Does it follow then, that movement is medicine?

If you’re sick, or feeling unwell, or in pain, go to the doctor! Movement can’t replace medicine in all instances. But movement can drastically improve our health.

Exercise can help prevent the onset of diseases such as heart disease and type-2 diabetes, and ease the symptoms of chronic conditions such as arthritis and Parkinson’s disease. Strength, including grip strength, endurance and balance are key indicators of longevity. Movement improves brain health and decreases age-related decline in memory.

Part of the health benefit of movement is its impact on weight management, but the impact is often different than what we expect. Caloric deficit is necessary to lose weight. Very few people exercise enough to affect their caloric deficit. Exercise does however improve eating behaviour.

 

Exercise reduces stress and helps alleviate depression, helping to control emotional eating.

It makes your brain fatigue-resistance, so it has the energy to think clearly about what you should eat.

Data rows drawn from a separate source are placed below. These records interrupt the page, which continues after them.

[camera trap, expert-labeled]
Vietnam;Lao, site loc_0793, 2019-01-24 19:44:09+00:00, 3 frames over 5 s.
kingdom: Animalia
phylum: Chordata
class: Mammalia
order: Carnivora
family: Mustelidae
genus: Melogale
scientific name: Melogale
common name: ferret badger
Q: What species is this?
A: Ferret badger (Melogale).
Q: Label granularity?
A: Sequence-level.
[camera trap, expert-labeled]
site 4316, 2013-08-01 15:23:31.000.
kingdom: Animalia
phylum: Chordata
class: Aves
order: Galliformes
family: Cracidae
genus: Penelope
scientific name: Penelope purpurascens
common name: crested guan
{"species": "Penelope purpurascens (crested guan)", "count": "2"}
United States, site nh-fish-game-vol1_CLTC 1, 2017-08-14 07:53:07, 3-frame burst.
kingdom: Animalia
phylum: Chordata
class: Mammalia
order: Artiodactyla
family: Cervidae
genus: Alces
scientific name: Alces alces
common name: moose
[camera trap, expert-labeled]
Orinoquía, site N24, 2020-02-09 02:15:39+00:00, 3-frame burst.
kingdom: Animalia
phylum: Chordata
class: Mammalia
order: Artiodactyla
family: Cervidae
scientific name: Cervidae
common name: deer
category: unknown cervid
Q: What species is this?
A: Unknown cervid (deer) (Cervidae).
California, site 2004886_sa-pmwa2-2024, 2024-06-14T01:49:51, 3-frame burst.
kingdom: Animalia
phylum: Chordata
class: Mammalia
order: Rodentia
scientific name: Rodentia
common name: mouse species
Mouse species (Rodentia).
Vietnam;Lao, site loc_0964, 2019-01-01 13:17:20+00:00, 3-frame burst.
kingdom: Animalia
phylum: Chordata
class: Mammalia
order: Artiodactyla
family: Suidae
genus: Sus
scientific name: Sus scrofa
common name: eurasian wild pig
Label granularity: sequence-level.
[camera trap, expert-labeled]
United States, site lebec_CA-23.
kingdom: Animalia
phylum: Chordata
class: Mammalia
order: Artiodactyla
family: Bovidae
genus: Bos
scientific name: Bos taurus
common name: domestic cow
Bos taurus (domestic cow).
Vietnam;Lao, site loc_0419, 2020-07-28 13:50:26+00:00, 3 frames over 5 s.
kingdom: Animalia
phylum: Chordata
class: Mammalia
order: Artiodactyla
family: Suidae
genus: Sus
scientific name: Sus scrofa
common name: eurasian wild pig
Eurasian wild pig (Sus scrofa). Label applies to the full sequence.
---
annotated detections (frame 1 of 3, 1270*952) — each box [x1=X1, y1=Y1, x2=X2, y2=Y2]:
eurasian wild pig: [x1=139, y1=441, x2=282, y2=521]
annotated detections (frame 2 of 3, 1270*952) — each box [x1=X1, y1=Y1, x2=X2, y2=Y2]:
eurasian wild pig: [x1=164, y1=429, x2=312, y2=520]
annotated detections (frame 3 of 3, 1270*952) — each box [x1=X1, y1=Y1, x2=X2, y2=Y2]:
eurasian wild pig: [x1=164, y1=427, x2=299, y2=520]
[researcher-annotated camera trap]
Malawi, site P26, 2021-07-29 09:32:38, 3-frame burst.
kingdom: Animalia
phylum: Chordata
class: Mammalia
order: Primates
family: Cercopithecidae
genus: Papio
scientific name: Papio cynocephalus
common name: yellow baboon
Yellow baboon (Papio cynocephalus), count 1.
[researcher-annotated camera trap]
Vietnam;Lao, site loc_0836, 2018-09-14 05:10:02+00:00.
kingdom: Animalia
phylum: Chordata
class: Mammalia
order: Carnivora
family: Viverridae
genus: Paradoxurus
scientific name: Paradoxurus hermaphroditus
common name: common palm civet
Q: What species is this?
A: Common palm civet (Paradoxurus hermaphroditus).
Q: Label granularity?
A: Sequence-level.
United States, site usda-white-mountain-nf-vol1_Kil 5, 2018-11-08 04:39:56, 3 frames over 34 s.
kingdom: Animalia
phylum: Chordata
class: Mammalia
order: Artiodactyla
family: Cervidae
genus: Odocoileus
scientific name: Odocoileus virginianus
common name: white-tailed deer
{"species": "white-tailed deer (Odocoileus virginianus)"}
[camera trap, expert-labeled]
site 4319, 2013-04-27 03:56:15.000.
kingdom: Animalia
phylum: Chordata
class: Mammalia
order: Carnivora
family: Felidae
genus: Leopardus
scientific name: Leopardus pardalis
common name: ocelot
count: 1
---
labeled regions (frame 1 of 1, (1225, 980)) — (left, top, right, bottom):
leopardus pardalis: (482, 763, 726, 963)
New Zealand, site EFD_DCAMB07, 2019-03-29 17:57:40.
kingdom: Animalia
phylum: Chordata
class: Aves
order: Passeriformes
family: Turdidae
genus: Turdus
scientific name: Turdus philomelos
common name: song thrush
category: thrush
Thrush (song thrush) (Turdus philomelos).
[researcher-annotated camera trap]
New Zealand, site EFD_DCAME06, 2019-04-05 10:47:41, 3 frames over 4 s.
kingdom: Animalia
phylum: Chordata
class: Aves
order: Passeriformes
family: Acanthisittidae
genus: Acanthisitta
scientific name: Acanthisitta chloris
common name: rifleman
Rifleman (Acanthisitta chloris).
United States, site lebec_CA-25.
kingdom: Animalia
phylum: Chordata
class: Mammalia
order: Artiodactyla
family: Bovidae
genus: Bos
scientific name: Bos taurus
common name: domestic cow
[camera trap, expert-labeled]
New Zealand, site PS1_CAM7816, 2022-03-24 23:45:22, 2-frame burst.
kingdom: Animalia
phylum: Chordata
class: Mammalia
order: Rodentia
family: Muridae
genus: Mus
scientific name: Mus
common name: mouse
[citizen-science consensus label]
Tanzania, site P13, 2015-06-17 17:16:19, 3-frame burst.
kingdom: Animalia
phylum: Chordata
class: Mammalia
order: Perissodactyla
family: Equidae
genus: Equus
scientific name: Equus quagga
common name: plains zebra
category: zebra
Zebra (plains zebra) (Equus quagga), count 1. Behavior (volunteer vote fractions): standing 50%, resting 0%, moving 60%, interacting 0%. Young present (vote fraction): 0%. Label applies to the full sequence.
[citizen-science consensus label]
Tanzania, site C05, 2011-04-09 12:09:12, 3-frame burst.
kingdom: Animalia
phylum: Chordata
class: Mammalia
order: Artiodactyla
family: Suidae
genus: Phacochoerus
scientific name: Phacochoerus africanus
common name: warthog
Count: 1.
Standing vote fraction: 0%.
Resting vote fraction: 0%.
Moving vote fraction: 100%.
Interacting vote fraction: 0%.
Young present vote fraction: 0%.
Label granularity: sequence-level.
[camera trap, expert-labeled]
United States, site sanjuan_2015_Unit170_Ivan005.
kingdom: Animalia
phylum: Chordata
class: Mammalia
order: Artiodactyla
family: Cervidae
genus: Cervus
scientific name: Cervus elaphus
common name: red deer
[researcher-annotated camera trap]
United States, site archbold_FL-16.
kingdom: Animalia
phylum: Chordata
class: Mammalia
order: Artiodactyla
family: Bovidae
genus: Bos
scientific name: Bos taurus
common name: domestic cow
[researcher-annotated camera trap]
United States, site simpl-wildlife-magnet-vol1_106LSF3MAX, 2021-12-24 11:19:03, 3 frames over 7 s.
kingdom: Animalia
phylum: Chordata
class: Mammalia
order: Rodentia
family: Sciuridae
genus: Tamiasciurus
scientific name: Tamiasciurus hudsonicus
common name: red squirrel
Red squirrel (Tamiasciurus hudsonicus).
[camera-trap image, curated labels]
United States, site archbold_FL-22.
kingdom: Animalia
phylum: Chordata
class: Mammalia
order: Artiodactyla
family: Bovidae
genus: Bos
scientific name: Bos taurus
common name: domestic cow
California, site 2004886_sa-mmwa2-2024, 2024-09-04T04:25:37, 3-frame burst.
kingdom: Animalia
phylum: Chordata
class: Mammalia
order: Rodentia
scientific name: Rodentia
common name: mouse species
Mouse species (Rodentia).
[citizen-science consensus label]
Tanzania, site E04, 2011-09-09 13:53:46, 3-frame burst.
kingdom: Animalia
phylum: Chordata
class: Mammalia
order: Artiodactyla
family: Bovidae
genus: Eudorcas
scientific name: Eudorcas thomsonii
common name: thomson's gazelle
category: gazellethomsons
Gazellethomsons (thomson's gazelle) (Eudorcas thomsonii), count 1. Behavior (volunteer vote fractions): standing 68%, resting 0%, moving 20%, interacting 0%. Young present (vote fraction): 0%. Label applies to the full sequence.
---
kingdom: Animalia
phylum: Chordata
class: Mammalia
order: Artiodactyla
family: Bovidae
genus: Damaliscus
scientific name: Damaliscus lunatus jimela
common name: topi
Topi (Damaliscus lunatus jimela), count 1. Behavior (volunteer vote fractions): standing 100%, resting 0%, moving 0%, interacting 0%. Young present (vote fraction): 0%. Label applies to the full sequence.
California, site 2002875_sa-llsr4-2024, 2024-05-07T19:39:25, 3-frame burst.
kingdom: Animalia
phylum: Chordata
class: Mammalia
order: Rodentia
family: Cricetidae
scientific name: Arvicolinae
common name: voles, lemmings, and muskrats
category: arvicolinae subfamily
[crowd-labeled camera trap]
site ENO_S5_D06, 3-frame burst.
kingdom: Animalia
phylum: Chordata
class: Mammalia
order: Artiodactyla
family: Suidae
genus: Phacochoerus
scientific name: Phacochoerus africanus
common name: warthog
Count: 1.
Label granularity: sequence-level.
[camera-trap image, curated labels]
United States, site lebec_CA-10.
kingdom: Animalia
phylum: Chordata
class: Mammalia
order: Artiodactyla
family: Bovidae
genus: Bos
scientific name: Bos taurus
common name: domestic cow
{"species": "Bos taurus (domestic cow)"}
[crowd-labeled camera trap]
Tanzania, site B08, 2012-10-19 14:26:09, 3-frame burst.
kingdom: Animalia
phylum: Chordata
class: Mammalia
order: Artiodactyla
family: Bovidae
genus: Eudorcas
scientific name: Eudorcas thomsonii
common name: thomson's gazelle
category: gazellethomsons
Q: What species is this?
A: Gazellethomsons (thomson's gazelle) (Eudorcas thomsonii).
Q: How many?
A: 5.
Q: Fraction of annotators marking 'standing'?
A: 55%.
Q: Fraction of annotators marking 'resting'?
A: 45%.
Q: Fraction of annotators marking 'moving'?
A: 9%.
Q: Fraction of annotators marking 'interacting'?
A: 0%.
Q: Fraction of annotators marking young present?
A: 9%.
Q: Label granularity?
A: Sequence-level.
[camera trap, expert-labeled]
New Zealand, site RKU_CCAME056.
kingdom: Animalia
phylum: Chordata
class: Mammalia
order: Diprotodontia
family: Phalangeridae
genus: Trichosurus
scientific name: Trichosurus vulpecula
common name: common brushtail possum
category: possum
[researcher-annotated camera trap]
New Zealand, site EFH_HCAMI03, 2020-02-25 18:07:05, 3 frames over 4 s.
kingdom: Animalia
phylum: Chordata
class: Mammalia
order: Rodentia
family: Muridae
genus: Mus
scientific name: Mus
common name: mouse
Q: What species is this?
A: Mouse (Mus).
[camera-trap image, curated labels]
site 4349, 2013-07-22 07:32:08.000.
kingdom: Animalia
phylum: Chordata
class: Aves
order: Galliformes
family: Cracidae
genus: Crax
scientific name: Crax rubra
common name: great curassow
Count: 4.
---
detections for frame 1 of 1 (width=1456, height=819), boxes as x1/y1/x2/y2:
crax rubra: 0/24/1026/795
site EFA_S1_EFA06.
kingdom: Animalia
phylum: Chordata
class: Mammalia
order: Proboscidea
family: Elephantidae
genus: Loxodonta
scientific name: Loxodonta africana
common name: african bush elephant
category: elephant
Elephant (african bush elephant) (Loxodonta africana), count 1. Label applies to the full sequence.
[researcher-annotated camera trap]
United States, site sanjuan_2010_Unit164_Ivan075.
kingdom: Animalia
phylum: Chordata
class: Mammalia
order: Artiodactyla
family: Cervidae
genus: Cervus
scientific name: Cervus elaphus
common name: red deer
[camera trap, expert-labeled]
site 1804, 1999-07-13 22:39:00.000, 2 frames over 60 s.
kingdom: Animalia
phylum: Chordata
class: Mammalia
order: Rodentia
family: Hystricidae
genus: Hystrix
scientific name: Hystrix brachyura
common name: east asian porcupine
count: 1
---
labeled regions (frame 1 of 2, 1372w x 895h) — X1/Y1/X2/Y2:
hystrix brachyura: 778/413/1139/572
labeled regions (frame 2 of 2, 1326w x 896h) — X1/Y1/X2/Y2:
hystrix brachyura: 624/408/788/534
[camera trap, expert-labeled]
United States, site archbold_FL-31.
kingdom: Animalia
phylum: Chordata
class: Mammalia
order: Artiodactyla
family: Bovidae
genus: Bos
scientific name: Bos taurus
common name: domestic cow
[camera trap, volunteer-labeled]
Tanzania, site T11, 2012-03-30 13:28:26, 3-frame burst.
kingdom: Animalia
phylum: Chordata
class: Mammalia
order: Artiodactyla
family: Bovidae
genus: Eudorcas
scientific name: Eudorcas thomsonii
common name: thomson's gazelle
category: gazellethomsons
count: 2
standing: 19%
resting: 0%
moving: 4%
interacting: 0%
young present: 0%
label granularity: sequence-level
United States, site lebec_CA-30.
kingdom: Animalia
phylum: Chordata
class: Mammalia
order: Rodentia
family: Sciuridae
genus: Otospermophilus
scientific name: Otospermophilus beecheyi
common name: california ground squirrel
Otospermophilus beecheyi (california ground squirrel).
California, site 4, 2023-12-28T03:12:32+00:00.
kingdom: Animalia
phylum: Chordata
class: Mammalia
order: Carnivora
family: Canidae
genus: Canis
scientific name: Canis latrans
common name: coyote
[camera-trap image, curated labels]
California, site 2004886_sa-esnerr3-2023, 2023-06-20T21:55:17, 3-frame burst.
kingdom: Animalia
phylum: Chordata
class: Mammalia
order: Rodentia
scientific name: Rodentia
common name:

This is further enhanced by exercise improving quality of sleep.

Exercise – especially if it is intense – has an appetite-suppressing effect that can last for hours. On the psychological level, people who exercise regularly develop a keener interest in healthy eating to fuel their physical activities.

 

Mindfulness and mindful movement, including Pilates or any exercise approached with focus on mind-body connection, has myriad positive health benefits. Mindfulness increases activation of the frontal cortex, decreases anxiety and improves psychological wellbeing. Mindfulness also improves immune functioning, reduces stress related cortisol, reduces chronic pain and improves cognitive function.

 

The science is there to support what we have known in our bones forever. Movement heals. Exercise is not a punishment. It is an opportunity to celebrate and enhance our physical, mental and emotional strength and resilience. Movement will make us live if not longer, then better.

 

Find something you love – or at least like to do – and as the running shoe people say, just do it!